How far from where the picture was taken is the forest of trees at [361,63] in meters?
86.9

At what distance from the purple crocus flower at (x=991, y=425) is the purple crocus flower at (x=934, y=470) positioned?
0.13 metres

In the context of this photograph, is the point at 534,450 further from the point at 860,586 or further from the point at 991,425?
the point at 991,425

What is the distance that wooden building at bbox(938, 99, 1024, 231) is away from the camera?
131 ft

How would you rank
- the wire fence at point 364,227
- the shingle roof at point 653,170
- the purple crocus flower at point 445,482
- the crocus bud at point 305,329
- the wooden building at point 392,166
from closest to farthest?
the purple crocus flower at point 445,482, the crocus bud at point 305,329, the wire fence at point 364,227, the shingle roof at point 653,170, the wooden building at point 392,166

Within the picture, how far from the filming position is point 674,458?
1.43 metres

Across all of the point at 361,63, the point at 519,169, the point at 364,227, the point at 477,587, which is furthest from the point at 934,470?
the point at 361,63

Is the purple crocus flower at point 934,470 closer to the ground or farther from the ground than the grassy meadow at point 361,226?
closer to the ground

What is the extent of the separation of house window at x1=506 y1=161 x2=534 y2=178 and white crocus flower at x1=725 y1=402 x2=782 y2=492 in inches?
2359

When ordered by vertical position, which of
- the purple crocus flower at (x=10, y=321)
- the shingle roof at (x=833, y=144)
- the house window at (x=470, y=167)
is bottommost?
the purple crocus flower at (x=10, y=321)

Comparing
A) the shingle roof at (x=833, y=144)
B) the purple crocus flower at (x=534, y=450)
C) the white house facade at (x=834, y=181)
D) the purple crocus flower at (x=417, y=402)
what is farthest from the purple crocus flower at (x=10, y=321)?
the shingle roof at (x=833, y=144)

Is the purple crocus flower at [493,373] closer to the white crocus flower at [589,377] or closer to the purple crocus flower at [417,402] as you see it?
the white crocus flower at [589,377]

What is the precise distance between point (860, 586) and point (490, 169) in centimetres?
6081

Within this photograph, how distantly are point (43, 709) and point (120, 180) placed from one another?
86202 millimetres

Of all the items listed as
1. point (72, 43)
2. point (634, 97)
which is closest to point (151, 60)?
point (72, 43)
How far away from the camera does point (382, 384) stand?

WHAT TO WORK ON :: Reproduce all of the lines above word for word, in the same order and with the same line breaks.

EXERCISE OUTPUT ::
How far from where the picture was taken is the forest of trees at [361,63] in meters?
86.9

At what distance from the purple crocus flower at (x=991, y=425) is the purple crocus flower at (x=934, y=470) positioned?
0.13 metres

In the context of this photograph, is the point at 534,450 further from the point at 860,586 or further from the point at 991,425?
the point at 991,425

What is the distance that wooden building at bbox(938, 99, 1024, 231) is away from the camera?
131 ft

How would you rank
- the wire fence at point 364,227
- the shingle roof at point 653,170
- the purple crocus flower at point 445,482
- the crocus bud at point 305,329
- the wooden building at point 392,166
from closest to farthest?
the purple crocus flower at point 445,482, the crocus bud at point 305,329, the wire fence at point 364,227, the shingle roof at point 653,170, the wooden building at point 392,166

Within the picture, how far from the filming position is point 674,458?
1.43 metres

Across all of the point at 361,63, the point at 519,169, the point at 364,227, the point at 477,587, which is furthest from the point at 934,470?
the point at 361,63

Is the purple crocus flower at point 934,470 closer to the ground or farther from the ground than the grassy meadow at point 361,226?
closer to the ground

What is the extent of the separation of house window at x1=506 y1=161 x2=534 y2=178 and white crocus flower at x1=725 y1=402 x2=782 y2=492 in inches?
2359

When ordered by vertical position, which of
- the purple crocus flower at (x=10, y=321)
- the shingle roof at (x=833, y=144)
- the house window at (x=470, y=167)
is bottommost?
the purple crocus flower at (x=10, y=321)

Comparing
A) the shingle roof at (x=833, y=144)
B) the purple crocus flower at (x=534, y=450)
C) the white house facade at (x=834, y=181)
D) the purple crocus flower at (x=417, y=402)
what is farthest from the purple crocus flower at (x=10, y=321)?
the shingle roof at (x=833, y=144)

Is the purple crocus flower at [493,373] closer to the white crocus flower at [589,377] or closer to the purple crocus flower at [417,402] as you see it?
the white crocus flower at [589,377]

What is the precise distance between point (860, 586) and point (490, 169) in centimetres?
6081

Within this photograph, how distantly are point (43, 709) and point (120, 180) placed from one another?
86202 millimetres

Of all the items listed as
1. point (72, 43)
2. point (634, 97)
which is closest to point (151, 60)?
point (72, 43)
How far away from the camera does point (382, 384) stand?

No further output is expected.